GitHub App Authentication¶
For enterprises that prefer GitHub Apps over personal access tokens (PATs).
Benefits¶
- No user-tied credentials - App identity is separate from individual users
- Fine-grained permissions - Request only the permissions you need
- Better audit trails - All actions attributed to the app
- Verified commits - Commits signed by GitHub and show "Verified" badge
- Multiple installations - One GitHub App can be installed across multiple accounts
Setup¶
1. Create a GitHub App¶
- Go to your organization's settings > Developer settings > GitHub Apps
- Click "New GitHub App"
- Configure permissions:
- Repository permissions:
- Contents: Read and write
- Pull requests: Read and write
- Where can this GitHub App be installed? Any account
- Create the app and note the App ID
- Generate a private key (downloads a .pem file)
2. Install the App¶
- Go to your app's settings > Install App
- Install the app in each organization where xfg will sync configs
- Select the repositories the app can access (all or specific repos)
3. Store Credentials¶
In your GitHub repository:
- Variables:
APP_ID(the numeric app ID) - Secrets:
APP_PRIVATE_KEY(contents of the .pem file)
4. Update Your Workflow¶
jobs:
sync:
runs-on: ubuntu-latest
steps:
- uses: actions/checkout@v4
- uses: anthony-spruyt/xfg@v3
with:
config: sync-config.yaml
github-app-id: ${{ vars.APP_ID }}
github-app-private-key: ${{ secrets.APP_PRIVATE_KEY }}
This approach:
- Discovers all installations of your GitHub App
- Generates short-lived tokens (1 hour) per-installation
- Caches tokens to minimize API calls
- Skips repositories without app access (with a warning)
How It Works¶
When GitHub App credentials are provided, xfg:
- Generates a JWT using your App ID and private key
- Discovers installations by calling GitHub's API to list all installations
- Generates installation tokens per-installation (tokens are cached for 55 minutes)

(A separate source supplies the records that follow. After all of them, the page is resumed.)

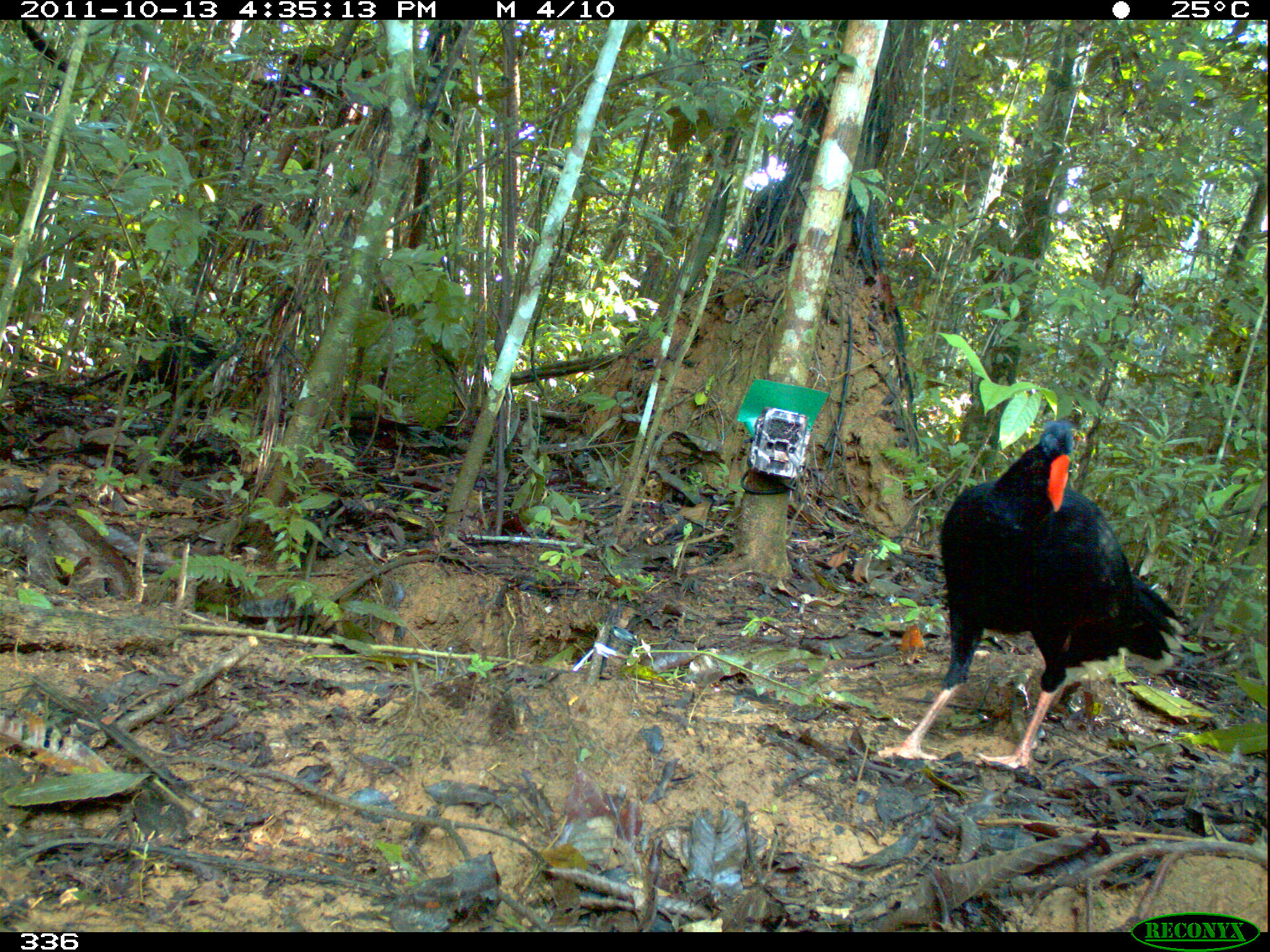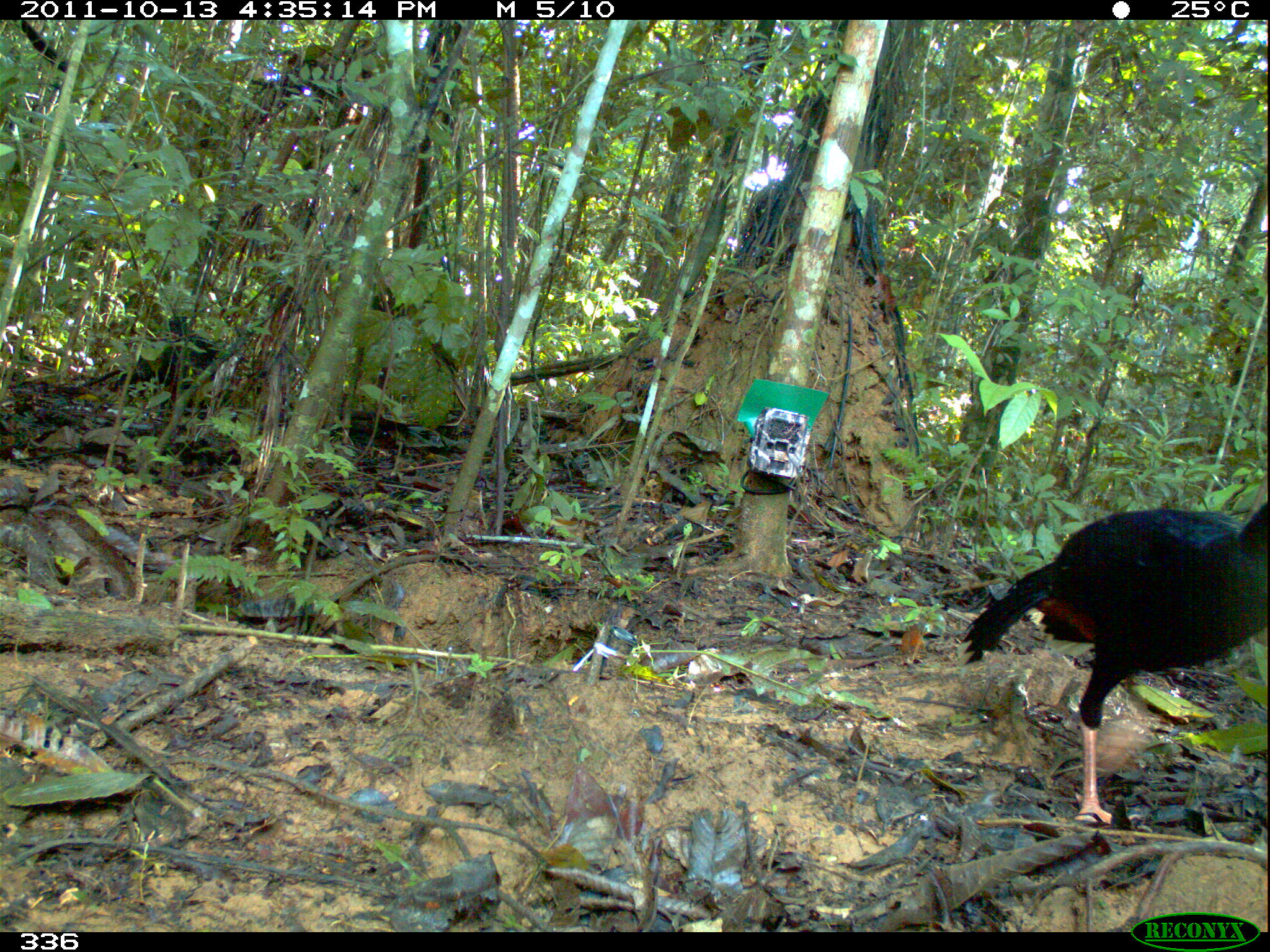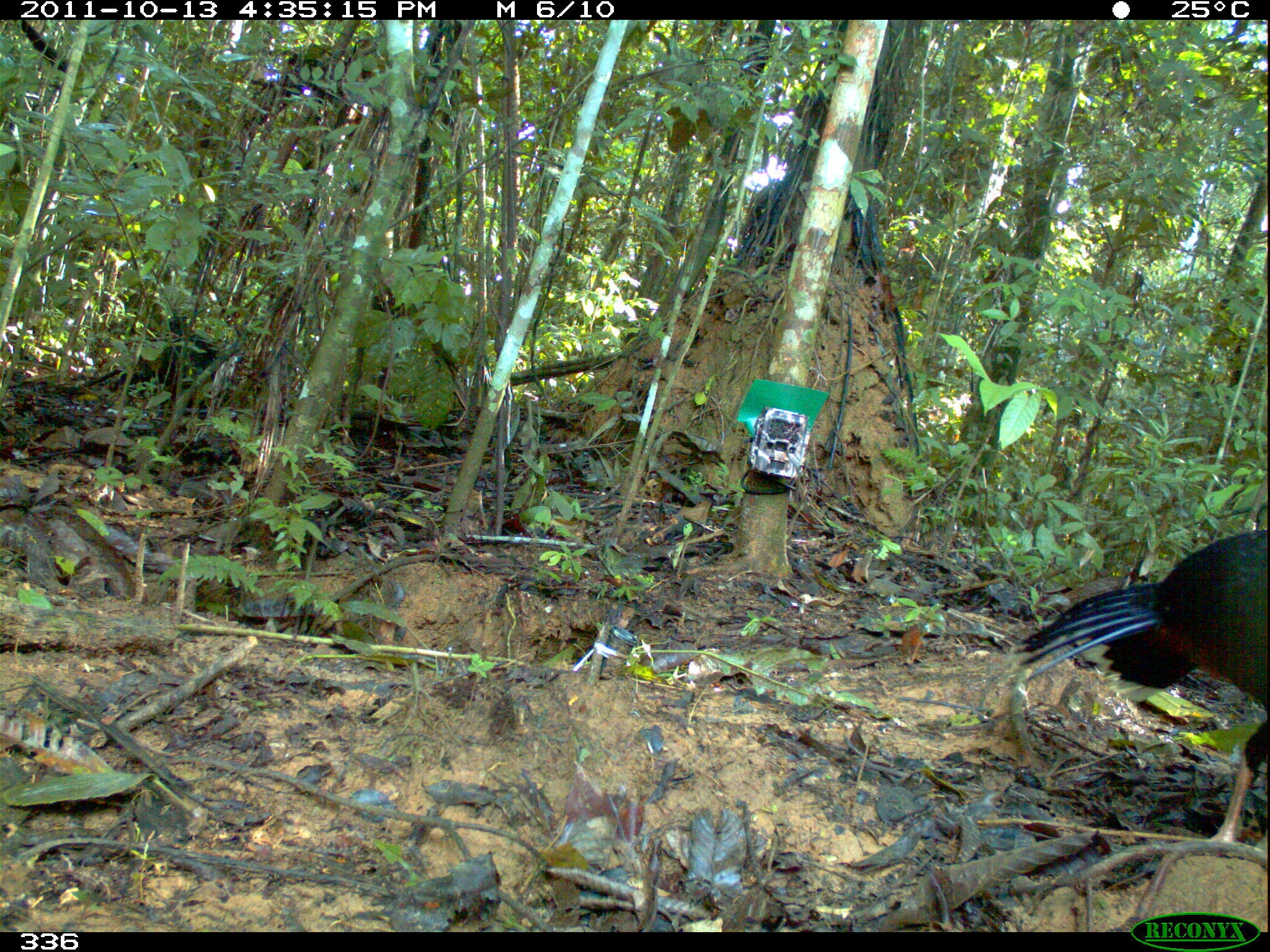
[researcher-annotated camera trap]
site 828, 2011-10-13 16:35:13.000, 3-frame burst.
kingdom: Animalia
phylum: Chordata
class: Aves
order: Galliformes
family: Cracidae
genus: Mitu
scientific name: Mitu tuberosum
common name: razor-billed curassow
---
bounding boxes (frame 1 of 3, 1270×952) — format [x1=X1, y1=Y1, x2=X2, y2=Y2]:
mitu tuberosum: [x1=875, y1=418, x2=1182, y2=768]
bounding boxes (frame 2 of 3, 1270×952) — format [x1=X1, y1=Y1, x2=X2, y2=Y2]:
mitu tuberosum: [x1=956, y1=500, x2=1270, y2=824]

- Uses GraphQL API for commits with the installation token, creating verified commits
This uses GitHub's createCommitOnBranch mutation instead of git commands, which:
- Creates commits that are automatically signed by GitHub
- Shows the "Verified" badge on commits
- Attributes commits to your GitHub App (e.g.,
my-app[bot])
Environment Variables¶
| Variable | Auth Type | Description |
|---|---|---|
XFG_GITHUB_APP_ID |
GitHub App | App ID for installation token generation |
XFG_GITHUB_APP_PRIVATE_KEY |
GitHub App | Private key (PEM) for JWT signing |
GH_TOKEN |
PAT | Personal Access Token for GitHub API |
When XFG_GITHUB_APP_ID and XFG_GITHUB_APP_PRIVATE_KEY are set, xfg uses GitHub App authentication with automatic per-installation token generation. For repositories without app access, xfg will skip processing with a warning.
Note: You can also get verified commits with PATs by configuring GPG signing. GitHub App authentication is an alternative that doesn't require GPG key management.
Limitations¶
- Commit author - Commits appear as the GitHub App, not a custom user
- File size - Large files (>50MB) should use PAT flow instead
- GHE compatibility - Requires GitHub Enterprise Server 3.6+
- Atomic commits - All file changes in a single commit
Troubleshooting¶
"Resource not accessible by integration"¶
The app lacks required permissions. Check that:
- Contents permission is set to "Read and write"
- Pull requests permission is set to "Read and write"
- The app is installed on the target repository
Commits not showing as verified¶
Ensure you're using GitHub App authentication (github-app-id and github-app-private-key inputs). Only installation tokens from GitHub Apps trigger the GraphQL verified commit flow.
Payload too large¶
Files exceeding 50MB cannot be committed via the GraphQL API. Use GH_TOKEN (PAT authentication) for repositories with large files.